### Texte source:
──────────
Les soldats allemands chantaient et je demandai à maman comment ils pouvaient chanter au milieu de cette désolation.

Finalement de retour dans notre terre natale, nous eûmes de désagréables surprises: les villages avaient été pillés et
les biens avaient disparu: plus de lit, de draps, d'habits, de vaisselle.


2.
Mes souvenirs d'occupation

Nous commencions à vivre sous le régime allemand, la région étant annexée de fait au Reich.

Nous allions à l'école allemande. Le crucifix dans la salle de classe fut remplacé par un portrait de Hitler et la prière supprimée. La région devait être germanisée de force. Tous les jeunes gens aptes au travail durent participer obligatoirement et sous peine de sanctions à l'effort de guerre allemand.

Ma sœur Marie dut partir à 17 ans pour le R.A.D. (ReichsArbeitsDienst, c'est-à-dire un service de travail obligatoire) près de Francfort. Mon frère Aloyse fut également mobilisé à 17 ans d'abord dans le R.A.D. puis dans la Wehrmacht (l'armée allemande). Réfractaire à son incorporation forcée dans la Wehrmacht, il s'est caché dans une maison inhabitée du village.
──────────
Données de localisation spatiale:
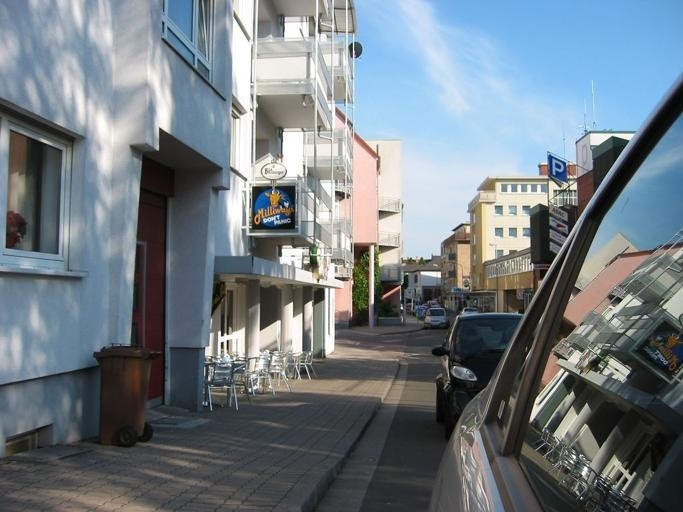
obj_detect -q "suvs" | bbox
[430,73,683,512]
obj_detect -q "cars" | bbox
[416,300,450,329]
[432,313,522,424]
[461,307,479,314]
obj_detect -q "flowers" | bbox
[5,209,29,250]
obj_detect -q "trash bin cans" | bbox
[93,343,160,447]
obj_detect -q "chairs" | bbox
[202,349,320,413]
[531,428,638,512]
──────────
### Exercice 1:
Indiquez, d'après le récit, ce qui remplaça le crucifix dans la salle de classe.
### Exercice 2:
Recopiez le passage du récit qui va de « Mes souvenirs d'occupation » jusqu'à « de guerre allemand. ».
### Exercice 3:
Dites si chacune des affirmations suivantes s'accorde avec le récit, en répondant par oui ou par non et en citant les mots du récit qui tranchent la question. (a) Marie partit à 17 ans pour le R.A.D. (b) La prière fut maintenue à l'école. (c) Aloyse se cacha dans une maison inhabitée du village.

### Corrigé 1:
Un portrait de Hitler.

### Corrigé 2:
Mes souvenirs d'occupation

Nous commencions à vivre sous le régime allemand, la région étant annexée de fait au Reich.

Nous allions à l'école allemande. Le crucifix dans la salle de classe fut remplacé par un portrait de Hitler et la prière supprimée. La région devait être germanisée de force. Tous les jeunes gens aptes au travail durent participer obligatoirement et sous peine de sanctions à l'effort de guerre allemand.

### Corrigé 3:
(a) Oui : « Ma sœur Marie dut partir à 17 ans pour le R.A.D. »
(b) Non : « la prière supprimée »
(c) Oui : « il s'est caché dans une maison inhabitée du village »